This salad was a customer favorite at Flagstone Pantry. Cook lentils in salted boiling water, like you would pasta, then add them to the salad. I have lots of recipes for any leftover lentils – just use the search function to find them!
GREEN POWER SALAD
YIELD: a generous quart
Ingredients for salad:
- 1 bunch kale (can be black or curly kale – it really doesn’t matter), chopped
- 1 cup cooked lentils (can be French lentils or green lentils)
- 1 green apple, diced
- 1/2 an English cucumber, diced
- 1/4 cup toasted sliced almonds or pinenuts
- 1/3 cup grated Parmesan cheese
Ingredients for dressing:
- 1/4 cup olive oil
- 1/4 cup lemon juice
- 1 TB honey
- 2 tsp Dijon mustard
- 1 tsp minced garlic
- Chop the kale leaves and set aside in a bowl.

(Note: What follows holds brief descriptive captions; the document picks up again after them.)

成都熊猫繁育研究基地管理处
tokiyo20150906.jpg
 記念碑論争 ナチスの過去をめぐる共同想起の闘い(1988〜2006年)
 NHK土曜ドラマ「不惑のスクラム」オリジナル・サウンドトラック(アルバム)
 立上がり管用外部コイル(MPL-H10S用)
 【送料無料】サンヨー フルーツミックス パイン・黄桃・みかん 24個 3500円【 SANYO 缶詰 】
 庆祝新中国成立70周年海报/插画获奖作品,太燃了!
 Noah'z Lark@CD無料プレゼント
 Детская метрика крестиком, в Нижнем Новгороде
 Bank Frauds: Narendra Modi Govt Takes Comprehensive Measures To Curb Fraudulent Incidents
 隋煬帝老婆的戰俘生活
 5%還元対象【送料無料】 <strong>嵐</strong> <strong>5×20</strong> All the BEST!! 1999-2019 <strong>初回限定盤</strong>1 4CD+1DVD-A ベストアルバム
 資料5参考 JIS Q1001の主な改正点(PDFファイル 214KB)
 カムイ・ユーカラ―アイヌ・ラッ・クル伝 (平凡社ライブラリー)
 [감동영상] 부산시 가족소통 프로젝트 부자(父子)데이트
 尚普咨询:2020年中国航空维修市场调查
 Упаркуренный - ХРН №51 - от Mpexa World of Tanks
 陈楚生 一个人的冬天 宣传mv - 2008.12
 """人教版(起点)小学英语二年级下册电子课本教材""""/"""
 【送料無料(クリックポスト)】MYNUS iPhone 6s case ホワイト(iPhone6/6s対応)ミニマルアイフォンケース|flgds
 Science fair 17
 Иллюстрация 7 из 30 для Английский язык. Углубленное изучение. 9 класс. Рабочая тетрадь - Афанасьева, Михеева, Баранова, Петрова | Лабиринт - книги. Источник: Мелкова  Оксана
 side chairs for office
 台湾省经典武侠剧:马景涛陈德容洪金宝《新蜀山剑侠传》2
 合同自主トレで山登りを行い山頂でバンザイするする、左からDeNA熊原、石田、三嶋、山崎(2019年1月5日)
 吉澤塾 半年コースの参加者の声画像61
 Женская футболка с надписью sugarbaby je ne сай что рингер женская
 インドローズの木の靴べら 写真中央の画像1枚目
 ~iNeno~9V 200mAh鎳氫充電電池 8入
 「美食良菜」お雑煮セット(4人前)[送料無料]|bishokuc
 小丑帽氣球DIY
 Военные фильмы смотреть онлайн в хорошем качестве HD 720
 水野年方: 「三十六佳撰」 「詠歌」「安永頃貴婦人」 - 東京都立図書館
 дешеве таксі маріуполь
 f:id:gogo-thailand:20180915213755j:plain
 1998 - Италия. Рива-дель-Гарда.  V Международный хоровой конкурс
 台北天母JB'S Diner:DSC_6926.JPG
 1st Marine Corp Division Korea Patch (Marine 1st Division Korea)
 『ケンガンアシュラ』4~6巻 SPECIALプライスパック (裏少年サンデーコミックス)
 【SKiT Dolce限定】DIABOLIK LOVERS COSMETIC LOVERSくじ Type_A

- Whisk together the ingredients for the dressing, and pour a few tablespoons of dressing into the bowl with the chopped kale. Using your hands, massage the kale for 1-2 minutes until leaves are dark green and slightly wilted.
- In a separate large mixing bowl, combine the lentils, apple, cucumber, nuts and Parmesan.
- Combine the kale with the other salad ingredients, then pour remaining dressing over the salad and toss well to combine. Season to taste with salt and pepper.